WASHINGTON, D.C. — Jamie Karaffa, of Gray, a teacher at Bruce M. Whittier Middle School in Poland, is bringing back lessons designed to engage and promote students’ understanding of Holocaust history from the nation’s leading Holocaust education conference this summer, held virtually by the United States Holocaust Memorial Museum.

Jamie Karaffa

“While I was bummed to not get to travel to the United States Holocaust Memorial Museum in Washington, D.C., this was still an incredible experience! I’m really passionate about teaching the Holocaust and learning from top historians, authors and survivors themselves was truly remarkable! I can’t wait to share with my students!” said Karaffa.

Karaffa was one of 700-plus participants from all over the country who attended the museum’s annual Arthur and Rochelle Belfer National Conference for Educators, a two-day virtual workshop for teachers hosted by the museum. The 2020 conference is a vital part of the museum’s ongoing effort to equip educators throughout the country with the knowledge and skills to effectively bring Holocaust education into their classrooms.

Every year, the Museum trains hundreds of teachers through training programs held in Washington and around the country.
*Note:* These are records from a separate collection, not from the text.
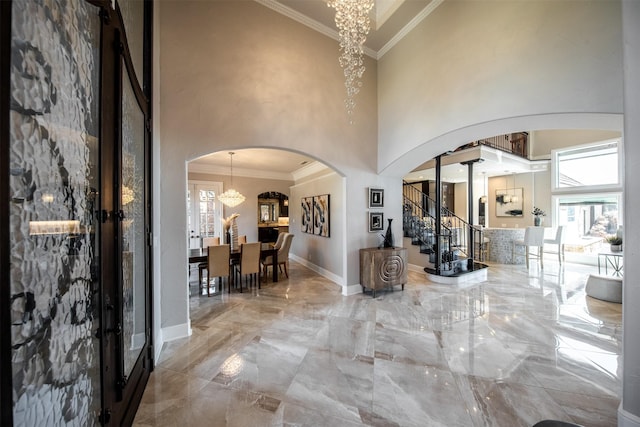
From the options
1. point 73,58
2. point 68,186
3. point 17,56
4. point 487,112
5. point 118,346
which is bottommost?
point 118,346

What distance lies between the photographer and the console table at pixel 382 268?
4445 mm

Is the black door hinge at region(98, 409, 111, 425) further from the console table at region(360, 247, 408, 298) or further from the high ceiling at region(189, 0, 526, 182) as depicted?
the high ceiling at region(189, 0, 526, 182)

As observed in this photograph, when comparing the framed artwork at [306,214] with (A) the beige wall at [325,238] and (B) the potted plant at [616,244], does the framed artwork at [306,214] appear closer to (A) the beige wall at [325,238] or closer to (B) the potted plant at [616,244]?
(A) the beige wall at [325,238]

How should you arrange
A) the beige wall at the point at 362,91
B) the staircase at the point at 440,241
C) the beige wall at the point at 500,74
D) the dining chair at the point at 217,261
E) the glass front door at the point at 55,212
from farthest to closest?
the staircase at the point at 440,241 → the dining chair at the point at 217,261 → the beige wall at the point at 362,91 → the beige wall at the point at 500,74 → the glass front door at the point at 55,212

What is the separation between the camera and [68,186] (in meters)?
1.03

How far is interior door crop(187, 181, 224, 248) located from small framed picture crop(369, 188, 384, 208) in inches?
203

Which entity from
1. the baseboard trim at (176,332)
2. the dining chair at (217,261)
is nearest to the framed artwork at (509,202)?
the dining chair at (217,261)

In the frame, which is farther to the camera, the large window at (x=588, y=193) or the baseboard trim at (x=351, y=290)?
the large window at (x=588, y=193)

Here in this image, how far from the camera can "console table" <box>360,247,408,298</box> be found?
14.6 ft

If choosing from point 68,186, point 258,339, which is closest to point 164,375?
point 258,339

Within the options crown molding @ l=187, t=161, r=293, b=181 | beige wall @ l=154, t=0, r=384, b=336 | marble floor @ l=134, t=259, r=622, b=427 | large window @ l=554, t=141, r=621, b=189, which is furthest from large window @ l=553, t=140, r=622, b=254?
crown molding @ l=187, t=161, r=293, b=181

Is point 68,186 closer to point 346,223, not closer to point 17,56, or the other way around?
point 17,56

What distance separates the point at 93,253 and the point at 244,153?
17.4 ft

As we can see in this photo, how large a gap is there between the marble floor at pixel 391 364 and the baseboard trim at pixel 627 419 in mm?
151
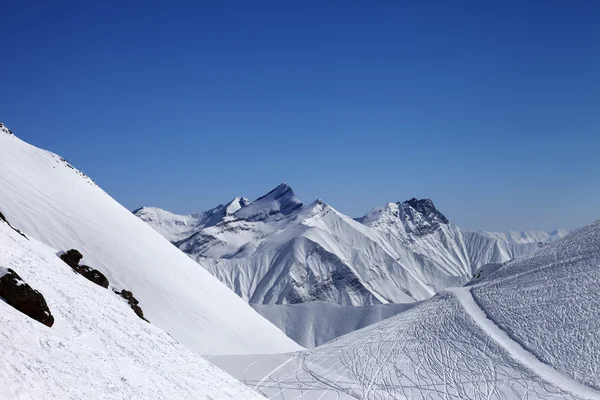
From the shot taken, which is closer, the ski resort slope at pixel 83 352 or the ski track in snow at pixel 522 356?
the ski resort slope at pixel 83 352

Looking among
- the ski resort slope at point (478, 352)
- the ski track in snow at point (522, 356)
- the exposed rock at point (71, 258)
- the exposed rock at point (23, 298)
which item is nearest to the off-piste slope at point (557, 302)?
the ski resort slope at point (478, 352)

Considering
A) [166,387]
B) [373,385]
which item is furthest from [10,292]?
[373,385]

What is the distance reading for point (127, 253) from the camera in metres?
49.3

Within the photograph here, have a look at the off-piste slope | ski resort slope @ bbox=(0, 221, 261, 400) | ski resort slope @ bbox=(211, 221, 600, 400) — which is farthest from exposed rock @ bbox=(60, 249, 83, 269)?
the off-piste slope

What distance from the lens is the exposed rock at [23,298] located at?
17234 mm

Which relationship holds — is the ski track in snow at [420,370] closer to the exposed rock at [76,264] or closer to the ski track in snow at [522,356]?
the ski track in snow at [522,356]

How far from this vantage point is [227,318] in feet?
167

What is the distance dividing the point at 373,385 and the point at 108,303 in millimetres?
15277

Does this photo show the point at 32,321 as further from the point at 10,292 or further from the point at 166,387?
the point at 166,387

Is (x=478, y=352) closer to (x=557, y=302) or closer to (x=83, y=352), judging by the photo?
(x=557, y=302)

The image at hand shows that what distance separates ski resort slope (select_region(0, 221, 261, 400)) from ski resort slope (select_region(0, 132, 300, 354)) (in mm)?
18541

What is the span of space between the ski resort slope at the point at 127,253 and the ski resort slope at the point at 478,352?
34.1 ft

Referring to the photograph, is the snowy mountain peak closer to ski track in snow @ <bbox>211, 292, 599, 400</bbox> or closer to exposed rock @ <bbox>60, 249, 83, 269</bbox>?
exposed rock @ <bbox>60, 249, 83, 269</bbox>

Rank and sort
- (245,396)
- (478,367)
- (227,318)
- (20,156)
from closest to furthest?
(245,396) < (478,367) < (227,318) < (20,156)
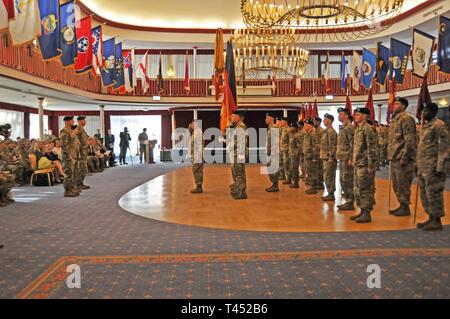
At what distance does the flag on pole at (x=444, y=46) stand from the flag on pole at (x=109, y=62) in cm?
1106

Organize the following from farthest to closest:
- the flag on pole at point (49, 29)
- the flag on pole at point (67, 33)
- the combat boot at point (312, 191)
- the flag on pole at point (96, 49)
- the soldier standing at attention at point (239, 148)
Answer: the flag on pole at point (96, 49) < the flag on pole at point (67, 33) < the flag on pole at point (49, 29) < the combat boot at point (312, 191) < the soldier standing at attention at point (239, 148)

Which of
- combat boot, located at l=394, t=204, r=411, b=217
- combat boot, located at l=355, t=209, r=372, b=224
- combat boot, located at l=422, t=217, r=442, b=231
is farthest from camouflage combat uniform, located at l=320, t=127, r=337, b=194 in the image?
combat boot, located at l=422, t=217, r=442, b=231

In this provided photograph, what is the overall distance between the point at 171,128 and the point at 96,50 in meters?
11.1

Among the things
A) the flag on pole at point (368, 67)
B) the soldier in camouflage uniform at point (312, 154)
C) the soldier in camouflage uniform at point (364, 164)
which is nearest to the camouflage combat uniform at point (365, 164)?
the soldier in camouflage uniform at point (364, 164)

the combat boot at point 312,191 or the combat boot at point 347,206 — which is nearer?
the combat boot at point 347,206

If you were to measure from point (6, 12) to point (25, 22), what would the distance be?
504 millimetres

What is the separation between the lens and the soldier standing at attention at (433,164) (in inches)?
220

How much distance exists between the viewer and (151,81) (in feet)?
70.3

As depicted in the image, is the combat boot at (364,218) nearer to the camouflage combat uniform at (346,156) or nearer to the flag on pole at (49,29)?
the camouflage combat uniform at (346,156)

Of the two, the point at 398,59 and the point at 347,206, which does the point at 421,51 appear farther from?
the point at 347,206

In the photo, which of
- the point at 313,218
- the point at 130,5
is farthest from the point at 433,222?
the point at 130,5

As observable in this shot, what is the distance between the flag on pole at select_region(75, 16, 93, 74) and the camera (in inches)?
504

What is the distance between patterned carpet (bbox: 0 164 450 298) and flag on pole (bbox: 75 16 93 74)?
7.37 m
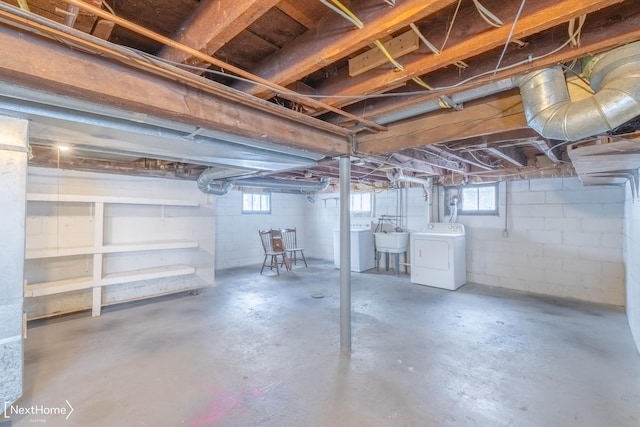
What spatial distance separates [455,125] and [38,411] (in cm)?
332

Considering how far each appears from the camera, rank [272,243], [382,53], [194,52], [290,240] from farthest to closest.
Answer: [290,240] < [272,243] < [382,53] < [194,52]

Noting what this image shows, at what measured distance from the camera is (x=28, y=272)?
11.1ft

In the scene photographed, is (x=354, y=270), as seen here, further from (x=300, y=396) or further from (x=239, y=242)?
(x=300, y=396)

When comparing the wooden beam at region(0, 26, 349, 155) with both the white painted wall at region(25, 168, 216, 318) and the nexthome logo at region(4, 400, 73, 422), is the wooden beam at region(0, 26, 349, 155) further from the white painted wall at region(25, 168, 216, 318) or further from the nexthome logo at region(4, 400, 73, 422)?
the white painted wall at region(25, 168, 216, 318)

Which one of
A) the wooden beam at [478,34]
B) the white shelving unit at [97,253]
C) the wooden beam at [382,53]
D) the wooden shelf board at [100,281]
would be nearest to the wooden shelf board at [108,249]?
the white shelving unit at [97,253]

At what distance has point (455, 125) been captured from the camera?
2070 millimetres

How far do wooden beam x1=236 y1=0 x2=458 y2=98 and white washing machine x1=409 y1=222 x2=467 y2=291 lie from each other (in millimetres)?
3913

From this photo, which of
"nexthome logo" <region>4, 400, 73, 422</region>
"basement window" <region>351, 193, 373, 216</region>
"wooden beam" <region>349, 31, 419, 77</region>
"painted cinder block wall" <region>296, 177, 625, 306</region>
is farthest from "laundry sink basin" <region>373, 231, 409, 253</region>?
"nexthome logo" <region>4, 400, 73, 422</region>

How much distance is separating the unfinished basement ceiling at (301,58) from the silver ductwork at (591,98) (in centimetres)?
5

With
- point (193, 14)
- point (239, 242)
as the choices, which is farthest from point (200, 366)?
point (239, 242)

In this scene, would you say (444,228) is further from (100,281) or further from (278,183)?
(100,281)

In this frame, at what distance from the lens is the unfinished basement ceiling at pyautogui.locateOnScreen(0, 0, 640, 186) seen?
108 cm

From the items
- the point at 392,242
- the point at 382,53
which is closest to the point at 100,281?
the point at 382,53

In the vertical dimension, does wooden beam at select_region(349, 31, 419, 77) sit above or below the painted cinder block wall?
above
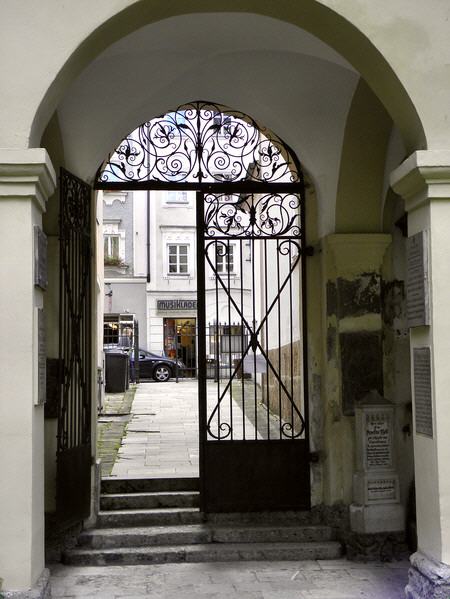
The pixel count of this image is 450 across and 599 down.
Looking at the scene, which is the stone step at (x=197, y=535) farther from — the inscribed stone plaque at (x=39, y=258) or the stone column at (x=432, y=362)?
the inscribed stone plaque at (x=39, y=258)

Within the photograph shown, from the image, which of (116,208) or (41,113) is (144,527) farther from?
(116,208)

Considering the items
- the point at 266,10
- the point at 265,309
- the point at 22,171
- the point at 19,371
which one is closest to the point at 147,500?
the point at 265,309

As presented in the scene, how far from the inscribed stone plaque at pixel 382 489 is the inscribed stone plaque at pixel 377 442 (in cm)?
12

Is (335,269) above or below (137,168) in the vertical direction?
below

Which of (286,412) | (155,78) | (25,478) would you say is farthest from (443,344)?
(286,412)

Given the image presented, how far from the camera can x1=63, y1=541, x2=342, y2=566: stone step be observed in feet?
23.9

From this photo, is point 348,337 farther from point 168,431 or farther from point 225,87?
point 168,431

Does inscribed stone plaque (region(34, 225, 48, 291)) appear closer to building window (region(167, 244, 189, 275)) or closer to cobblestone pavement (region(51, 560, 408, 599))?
cobblestone pavement (region(51, 560, 408, 599))

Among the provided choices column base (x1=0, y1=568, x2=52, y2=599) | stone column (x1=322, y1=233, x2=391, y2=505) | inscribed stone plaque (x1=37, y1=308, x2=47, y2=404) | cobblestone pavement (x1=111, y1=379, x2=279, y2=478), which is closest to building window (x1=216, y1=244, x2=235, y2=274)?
stone column (x1=322, y1=233, x2=391, y2=505)

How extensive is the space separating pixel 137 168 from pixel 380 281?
2.49 meters

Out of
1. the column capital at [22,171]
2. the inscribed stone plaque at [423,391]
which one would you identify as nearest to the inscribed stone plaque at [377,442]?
the inscribed stone plaque at [423,391]

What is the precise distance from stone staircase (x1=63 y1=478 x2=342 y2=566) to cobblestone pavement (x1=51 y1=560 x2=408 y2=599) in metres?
0.12

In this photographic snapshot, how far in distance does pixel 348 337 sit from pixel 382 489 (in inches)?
53.9

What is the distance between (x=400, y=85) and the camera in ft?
17.5
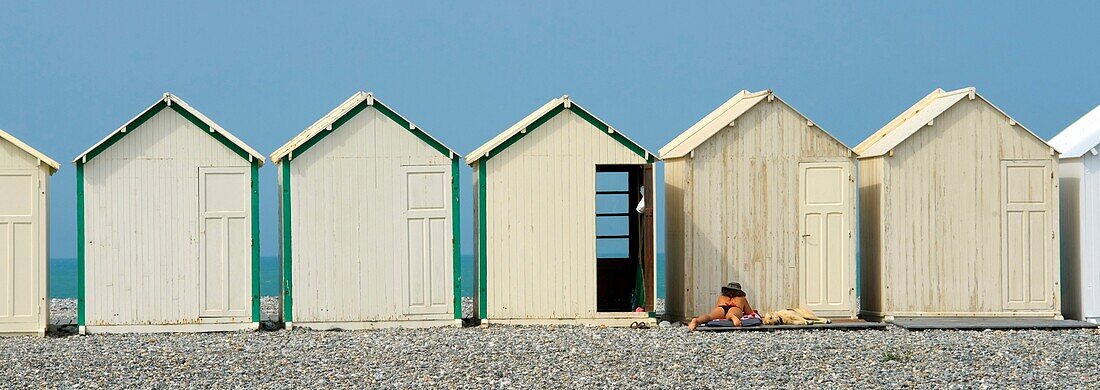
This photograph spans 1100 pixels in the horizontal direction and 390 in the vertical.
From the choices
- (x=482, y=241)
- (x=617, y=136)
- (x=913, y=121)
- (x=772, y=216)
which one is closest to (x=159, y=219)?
(x=482, y=241)

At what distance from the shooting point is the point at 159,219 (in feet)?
60.5


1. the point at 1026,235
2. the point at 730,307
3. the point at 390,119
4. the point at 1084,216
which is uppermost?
the point at 390,119

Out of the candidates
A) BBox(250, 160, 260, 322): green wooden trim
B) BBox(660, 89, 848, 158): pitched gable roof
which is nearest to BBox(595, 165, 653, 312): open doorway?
BBox(660, 89, 848, 158): pitched gable roof

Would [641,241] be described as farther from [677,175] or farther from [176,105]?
[176,105]

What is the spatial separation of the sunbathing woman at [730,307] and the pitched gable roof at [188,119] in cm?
596

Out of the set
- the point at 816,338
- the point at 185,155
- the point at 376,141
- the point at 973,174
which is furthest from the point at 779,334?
the point at 185,155

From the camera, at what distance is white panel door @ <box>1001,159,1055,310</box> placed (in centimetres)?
1947

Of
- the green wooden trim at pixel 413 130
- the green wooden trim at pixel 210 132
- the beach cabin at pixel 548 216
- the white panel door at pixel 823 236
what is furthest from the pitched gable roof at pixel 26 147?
the white panel door at pixel 823 236

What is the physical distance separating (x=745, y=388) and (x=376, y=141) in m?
6.78

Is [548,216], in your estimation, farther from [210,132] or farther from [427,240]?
[210,132]

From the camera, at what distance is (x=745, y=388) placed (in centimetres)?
1371

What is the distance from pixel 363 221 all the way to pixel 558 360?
448cm

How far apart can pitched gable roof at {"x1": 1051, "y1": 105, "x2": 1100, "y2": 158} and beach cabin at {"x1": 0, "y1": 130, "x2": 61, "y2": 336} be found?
1322cm

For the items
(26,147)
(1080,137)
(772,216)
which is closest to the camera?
(26,147)
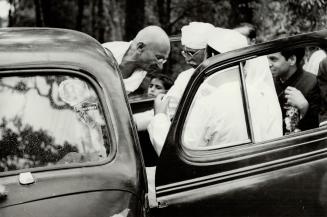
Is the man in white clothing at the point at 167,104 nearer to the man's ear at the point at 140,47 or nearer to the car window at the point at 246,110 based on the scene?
the car window at the point at 246,110

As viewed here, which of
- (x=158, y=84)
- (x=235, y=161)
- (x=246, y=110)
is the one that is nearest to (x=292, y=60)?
(x=246, y=110)

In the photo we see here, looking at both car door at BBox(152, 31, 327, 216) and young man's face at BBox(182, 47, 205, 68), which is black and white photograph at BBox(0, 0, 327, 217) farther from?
Answer: young man's face at BBox(182, 47, 205, 68)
This year, due to the COVID-19 pandemic, the programs have been held virtually, allowing a greater number of educators to attend from across the country and around the world.

Participants learned from museum educators and scholars in sharing rationales, strategies and approaches for teaching about the Holocaust. Program participants also heard from Alfred Munzer, a Holocaust survivor who volunteers at the Museum.

The museum’s website, www.ushmm.org, provides resources free to educators, including a range of online training modules, lesson plans and historical information about the Holocaust.